* **Task brief**: Extend the piece titled "Learning Within A Larger Ecosystem" with one further paragraph, picking up after its final sentence about the undergraduate architecture studio reviews.

Learning Within A Larger Ecosystem

If you’ve visited Long-View, you know we are situated in a retro-style building that has floor to ceiling windows on all external walls. Every academic space thus has a big view of the world outside our school; depending on which room you are in, your view may encompass the leafy branches of a tree, cars on a busy street, or cyclists headed home. The school feels open and connected to the world beyond our walls, and truly is connected. In every way we can, we think of Long-View as a porous organization, and work to use and be part of the wider ecosystem of learning that exists around us.

We believe it is important to get out of school, and we do this often. Daily we venture several blocks away to an 84-acre park filled with heritage oaks and a running creek, spending an hour for lunch and play. We are there again when the work of our young scientists calls for the need to collect a water sample or observe an ant colony. We also walk to the university at the end of our street, capitalizing on the chance to study its immense outdoor sculpture collection, see a mass spectrometer in action in a geosciences lab, or tour the data visualization lab in the computer science building. We’ve taken the city bus to a downtown theater, walked to a coffee shop to use it as a venue for a slam poetry exhibition, tested the cardboard boats our engineering teams designed by floating them in a nearby lake, visited a robotics lab, sought out a university professor in order to interview him for a research paper, walked to a building being built nearby to talk to the construction engineer, and attended the undergraduate architecture students’ studio reviews at the end of the semester in order to study the feedback cycle key to their work process.

* **Provided records**:
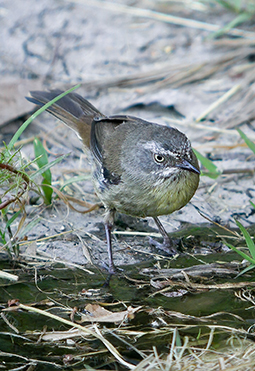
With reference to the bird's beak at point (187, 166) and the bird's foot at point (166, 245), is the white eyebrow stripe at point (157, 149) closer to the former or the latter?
the bird's beak at point (187, 166)

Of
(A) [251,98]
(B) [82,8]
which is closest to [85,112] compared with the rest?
(A) [251,98]

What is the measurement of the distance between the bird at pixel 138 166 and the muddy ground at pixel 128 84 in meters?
0.56

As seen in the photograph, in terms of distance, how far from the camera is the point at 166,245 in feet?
16.5

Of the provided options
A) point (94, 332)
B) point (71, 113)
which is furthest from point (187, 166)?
point (71, 113)

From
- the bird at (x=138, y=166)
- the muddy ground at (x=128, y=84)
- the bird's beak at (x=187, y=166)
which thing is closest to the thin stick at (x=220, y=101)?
the muddy ground at (x=128, y=84)

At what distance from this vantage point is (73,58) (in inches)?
357

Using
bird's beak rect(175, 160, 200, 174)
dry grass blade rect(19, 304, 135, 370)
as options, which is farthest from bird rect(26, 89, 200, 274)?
dry grass blade rect(19, 304, 135, 370)

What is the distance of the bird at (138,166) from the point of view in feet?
14.4

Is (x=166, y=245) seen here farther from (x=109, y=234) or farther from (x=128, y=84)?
(x=128, y=84)

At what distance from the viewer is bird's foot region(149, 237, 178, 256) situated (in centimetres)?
495

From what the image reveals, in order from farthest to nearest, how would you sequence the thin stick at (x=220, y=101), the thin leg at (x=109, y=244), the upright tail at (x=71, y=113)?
the thin stick at (x=220, y=101), the upright tail at (x=71, y=113), the thin leg at (x=109, y=244)

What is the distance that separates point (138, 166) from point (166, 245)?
931 millimetres

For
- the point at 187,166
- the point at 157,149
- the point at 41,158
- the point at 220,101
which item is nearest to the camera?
the point at 187,166

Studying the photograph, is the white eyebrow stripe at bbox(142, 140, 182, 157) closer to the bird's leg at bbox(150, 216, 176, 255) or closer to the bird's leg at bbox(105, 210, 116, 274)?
the bird's leg at bbox(105, 210, 116, 274)
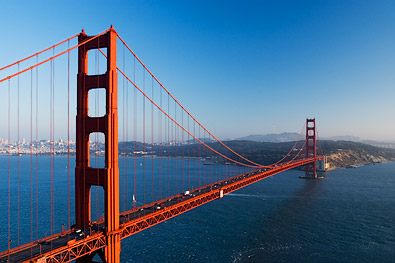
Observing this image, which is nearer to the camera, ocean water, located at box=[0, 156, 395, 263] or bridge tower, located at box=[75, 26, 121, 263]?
bridge tower, located at box=[75, 26, 121, 263]

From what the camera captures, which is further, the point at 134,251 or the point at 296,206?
the point at 296,206

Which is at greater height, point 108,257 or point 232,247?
point 108,257

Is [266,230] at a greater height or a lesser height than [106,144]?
lesser

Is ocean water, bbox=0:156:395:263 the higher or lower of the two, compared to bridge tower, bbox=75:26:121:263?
lower

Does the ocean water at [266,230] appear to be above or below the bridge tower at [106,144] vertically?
below

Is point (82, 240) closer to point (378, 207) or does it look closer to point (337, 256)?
point (337, 256)

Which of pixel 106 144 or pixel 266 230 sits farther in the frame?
pixel 266 230

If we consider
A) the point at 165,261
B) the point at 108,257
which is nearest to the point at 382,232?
the point at 165,261

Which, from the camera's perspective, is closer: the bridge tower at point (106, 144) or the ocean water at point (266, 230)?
the bridge tower at point (106, 144)
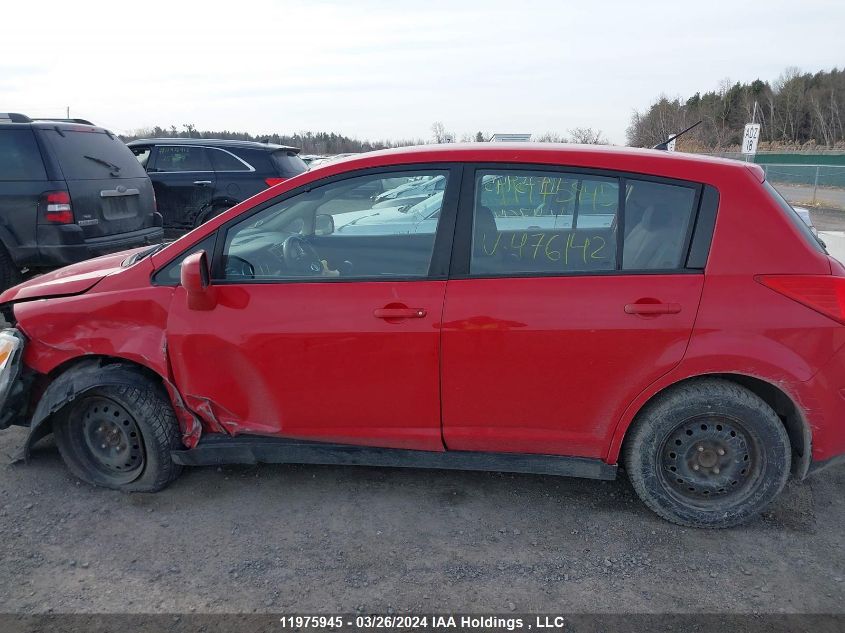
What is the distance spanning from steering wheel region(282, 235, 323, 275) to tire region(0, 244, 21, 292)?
4.61m

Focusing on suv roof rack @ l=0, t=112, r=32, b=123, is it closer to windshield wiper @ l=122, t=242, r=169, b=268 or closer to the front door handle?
windshield wiper @ l=122, t=242, r=169, b=268

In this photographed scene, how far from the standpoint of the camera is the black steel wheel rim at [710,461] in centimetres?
304

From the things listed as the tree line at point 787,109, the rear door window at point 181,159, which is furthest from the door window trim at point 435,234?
the tree line at point 787,109

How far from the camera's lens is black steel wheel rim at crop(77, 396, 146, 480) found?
3406 mm

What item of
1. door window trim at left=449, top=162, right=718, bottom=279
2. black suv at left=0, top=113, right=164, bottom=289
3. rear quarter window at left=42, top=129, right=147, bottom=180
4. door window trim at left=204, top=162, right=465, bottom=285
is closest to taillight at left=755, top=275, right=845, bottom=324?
door window trim at left=449, top=162, right=718, bottom=279

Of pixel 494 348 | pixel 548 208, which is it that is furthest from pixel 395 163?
pixel 494 348

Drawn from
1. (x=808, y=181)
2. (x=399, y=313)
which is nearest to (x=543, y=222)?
(x=399, y=313)

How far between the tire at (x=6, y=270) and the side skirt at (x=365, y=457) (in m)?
4.34

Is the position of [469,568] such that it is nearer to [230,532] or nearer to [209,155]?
[230,532]

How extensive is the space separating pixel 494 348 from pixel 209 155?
28.4 ft

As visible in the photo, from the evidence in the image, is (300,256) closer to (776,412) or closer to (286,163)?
(776,412)

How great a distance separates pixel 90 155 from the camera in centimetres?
685

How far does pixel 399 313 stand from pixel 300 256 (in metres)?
0.63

* **Written response**:
Our learners gain from these regular and frequent opportunities to leave school. They have expanded opportunities to learn, they stay connected with nature and with the outdoors, they feel a part of the vibrant fabric of our city, they communicate with a range of people, and they see possibilities of the world. They also grow their “wayfinding abilities” and have lines of sight to careers and the adult world.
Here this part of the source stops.